• _Exercise requirements_
**A.** Print everything in the customer data exploration from "What are the" down to "to these questions.", without any changes.
**B.** In the customer data exploration, why are customers with 5 or fewer voicemail messages selected and given a histogram of their own? Answer in one to three sentences.

• _Document segment_
--------------------

What are the shapes of the distributions of the numeric variables? Do any of the variables possess extreme outliers? Histograms are a useful way to begin to respond to these questions.
k3.dat %>%
keep(is.numeric) %>%
gather() %>%
ggplot(aes(value)) +
facet_wrap(~ key, scales = "free") +
geom_histogram()
## `stat_bin()` using `bins = 30`. Pick better value with `binwidth`.
All the variables pertaining to customer call activity are normally distributed with no apparent outliers, and no missing values. One exception is total_intl_calls
, which is skewed right and displays some gaps in the distribution. number_customer_service_calls
also exhibits right skew, but there are no extreme outliers. number_vmail_messages
is the “worst-behaved” of the variables here. It appears to exhibit several extreme outliers, while most of its values lie near zero.
hist(k3.dat$number_vmail_messages, main = "Customer Use of Voicemail", xlab = "Number of voicemail messages", ylab = "Number of customers")
Closer inspection reveals a roughly normal distribution centered near 30, and a large number of observations between 0 and 5. Are those also distributed normally?
small_vmails <- k3.dat %>%
filter(number_vmail_messages <= 5)
hist(small_vmails$number_vmail_messages, main = "Customer Use of Voicemail, msgs <= 5", xlab = "Number of voicemail messages", ylab = "Number of customers")
The large majority of customers do not use voice mail at all.
Examining categorical variables:
k3.dat %>%
select(area_code) %>%
table()
## .
## area_code_408 area_code_415 area_code_510
## 1086 2108 1056
explore_state <- k3.dat %>%
group_by(state) %>%
summarise("fraction of customers" = round(n()/nrow(k3.dat),4)) %>%
arrange(`fraction of customers`)
explore_state[c(1:5,47:51),]
## # A tibble: 10 x 2
## state `fraction of customers`
## <fct> <dbl>
## 1 CA 0.0092
## 2 AK 0.0144
## 3 IA 0.0146
## 4 GA 0.0151
## 5 ND 0.0158
## 6 VA 0.0235
## 7 AL 0.0238
## 8 ID 0.0249
## 9 MN 0.0254
## 10 WV 0.0327
Every state is represented in the data, and no state’s customers outnumber any other states by more than a factor of about 3. It’s interesting to note that the most populous state, California, shows the smallest number of customers. The state with the largest number of customers is West Virginia.

--------------------

• _Material provided_
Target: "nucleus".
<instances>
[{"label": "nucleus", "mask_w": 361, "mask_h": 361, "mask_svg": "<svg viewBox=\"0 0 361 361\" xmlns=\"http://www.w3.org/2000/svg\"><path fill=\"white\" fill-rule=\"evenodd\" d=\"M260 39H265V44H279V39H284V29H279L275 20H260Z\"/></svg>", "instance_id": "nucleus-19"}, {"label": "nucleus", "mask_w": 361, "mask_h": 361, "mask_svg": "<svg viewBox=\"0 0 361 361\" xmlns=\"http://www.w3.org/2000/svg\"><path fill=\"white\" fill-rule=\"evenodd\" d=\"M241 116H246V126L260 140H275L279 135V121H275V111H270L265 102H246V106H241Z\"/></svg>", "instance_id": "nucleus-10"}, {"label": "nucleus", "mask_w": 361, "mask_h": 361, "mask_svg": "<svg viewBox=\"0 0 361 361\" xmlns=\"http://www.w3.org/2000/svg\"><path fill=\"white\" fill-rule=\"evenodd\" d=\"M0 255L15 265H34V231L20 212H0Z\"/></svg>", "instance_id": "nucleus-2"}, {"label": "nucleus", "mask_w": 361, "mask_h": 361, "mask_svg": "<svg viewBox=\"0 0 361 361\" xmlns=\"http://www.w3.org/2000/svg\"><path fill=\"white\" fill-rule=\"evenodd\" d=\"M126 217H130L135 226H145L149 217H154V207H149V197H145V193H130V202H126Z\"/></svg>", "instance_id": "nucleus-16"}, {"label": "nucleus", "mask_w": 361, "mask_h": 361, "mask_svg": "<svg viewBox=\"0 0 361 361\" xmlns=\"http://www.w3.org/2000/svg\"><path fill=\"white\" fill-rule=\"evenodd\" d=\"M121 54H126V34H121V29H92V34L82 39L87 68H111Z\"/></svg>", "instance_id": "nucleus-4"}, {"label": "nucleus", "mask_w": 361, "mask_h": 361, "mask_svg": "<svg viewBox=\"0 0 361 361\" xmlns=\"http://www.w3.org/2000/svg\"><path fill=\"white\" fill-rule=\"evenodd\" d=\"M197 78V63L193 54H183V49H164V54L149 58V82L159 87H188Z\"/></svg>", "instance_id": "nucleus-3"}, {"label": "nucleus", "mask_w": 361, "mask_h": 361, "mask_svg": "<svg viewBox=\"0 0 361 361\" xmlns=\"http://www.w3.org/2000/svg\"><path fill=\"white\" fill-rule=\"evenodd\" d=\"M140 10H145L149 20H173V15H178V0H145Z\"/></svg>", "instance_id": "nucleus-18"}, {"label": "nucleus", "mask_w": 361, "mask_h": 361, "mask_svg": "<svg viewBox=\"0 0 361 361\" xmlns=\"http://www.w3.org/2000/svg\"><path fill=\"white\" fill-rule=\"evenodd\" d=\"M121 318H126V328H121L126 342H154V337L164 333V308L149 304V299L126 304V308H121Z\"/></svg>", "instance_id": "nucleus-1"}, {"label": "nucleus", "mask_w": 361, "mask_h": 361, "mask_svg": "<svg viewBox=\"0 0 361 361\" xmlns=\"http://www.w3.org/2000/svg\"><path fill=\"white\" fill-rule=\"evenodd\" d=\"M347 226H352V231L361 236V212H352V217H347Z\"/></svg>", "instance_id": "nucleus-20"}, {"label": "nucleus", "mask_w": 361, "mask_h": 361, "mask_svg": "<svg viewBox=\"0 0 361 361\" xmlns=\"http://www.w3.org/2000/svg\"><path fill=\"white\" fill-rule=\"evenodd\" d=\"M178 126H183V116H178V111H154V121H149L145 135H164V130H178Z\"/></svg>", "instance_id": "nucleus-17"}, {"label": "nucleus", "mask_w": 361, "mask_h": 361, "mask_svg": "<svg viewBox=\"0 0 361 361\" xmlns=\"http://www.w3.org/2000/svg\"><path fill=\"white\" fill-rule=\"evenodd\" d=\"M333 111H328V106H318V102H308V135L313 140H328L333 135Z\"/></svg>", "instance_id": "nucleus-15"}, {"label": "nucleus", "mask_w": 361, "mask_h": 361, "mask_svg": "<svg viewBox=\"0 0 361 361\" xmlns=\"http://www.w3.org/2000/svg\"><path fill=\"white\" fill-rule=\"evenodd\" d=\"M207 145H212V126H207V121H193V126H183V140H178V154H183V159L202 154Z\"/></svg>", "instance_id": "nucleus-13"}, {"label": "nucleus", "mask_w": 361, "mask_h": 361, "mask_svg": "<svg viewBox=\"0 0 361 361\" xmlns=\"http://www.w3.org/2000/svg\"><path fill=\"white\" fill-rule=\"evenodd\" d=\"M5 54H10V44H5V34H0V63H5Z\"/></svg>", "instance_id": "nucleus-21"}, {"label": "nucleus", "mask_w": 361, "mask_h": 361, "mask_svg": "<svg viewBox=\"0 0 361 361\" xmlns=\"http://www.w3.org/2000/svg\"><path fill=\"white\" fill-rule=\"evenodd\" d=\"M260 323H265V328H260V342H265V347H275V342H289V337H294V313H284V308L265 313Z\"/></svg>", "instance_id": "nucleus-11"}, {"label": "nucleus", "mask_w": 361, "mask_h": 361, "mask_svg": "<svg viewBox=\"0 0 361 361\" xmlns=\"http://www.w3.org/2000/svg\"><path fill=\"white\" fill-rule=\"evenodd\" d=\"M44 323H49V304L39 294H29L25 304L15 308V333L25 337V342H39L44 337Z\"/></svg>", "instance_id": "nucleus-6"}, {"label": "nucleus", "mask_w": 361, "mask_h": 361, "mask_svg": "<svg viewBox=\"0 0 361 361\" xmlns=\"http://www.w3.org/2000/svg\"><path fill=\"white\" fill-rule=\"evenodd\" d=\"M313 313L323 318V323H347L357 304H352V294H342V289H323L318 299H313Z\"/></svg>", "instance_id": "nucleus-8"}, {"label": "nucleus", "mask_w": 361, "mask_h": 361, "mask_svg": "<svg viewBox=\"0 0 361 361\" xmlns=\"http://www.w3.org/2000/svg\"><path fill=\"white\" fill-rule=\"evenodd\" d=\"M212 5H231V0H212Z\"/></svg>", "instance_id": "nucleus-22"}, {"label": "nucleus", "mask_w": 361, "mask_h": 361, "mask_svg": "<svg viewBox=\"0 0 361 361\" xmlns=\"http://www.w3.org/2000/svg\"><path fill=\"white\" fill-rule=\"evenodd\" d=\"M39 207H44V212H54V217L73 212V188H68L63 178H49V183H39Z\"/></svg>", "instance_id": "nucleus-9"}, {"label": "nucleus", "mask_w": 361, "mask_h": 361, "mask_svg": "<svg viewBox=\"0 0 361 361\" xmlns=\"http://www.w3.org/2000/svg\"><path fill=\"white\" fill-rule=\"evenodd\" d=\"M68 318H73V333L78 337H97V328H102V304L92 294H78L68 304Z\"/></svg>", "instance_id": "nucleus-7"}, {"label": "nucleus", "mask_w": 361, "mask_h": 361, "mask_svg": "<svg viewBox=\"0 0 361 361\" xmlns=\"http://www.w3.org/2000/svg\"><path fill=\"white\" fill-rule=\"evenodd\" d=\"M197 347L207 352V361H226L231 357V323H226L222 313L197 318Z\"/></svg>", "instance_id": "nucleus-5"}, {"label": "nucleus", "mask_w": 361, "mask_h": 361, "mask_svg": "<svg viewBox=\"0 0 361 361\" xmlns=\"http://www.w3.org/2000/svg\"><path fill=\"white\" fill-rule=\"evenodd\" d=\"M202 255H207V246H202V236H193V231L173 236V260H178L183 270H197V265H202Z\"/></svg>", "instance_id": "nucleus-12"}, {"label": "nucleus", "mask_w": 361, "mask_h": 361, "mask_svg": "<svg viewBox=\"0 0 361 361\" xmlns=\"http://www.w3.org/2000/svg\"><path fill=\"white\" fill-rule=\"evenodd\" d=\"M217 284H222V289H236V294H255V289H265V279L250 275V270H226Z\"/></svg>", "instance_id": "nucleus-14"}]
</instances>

--------------------

• _Written answers_
**A.**
What are the shapes of the distributions of the numeric variables? Do any of the variables possess extreme outliers? Histograms are a useful way to begin to respond to these questions.

**B.** The first voicemail histogram showed a roughly normal distribution centered near 30, plus a large number of observations between 0 and 5. The separate histogram of customers with 5 or fewer messages checks whether those small values are also normally distributed.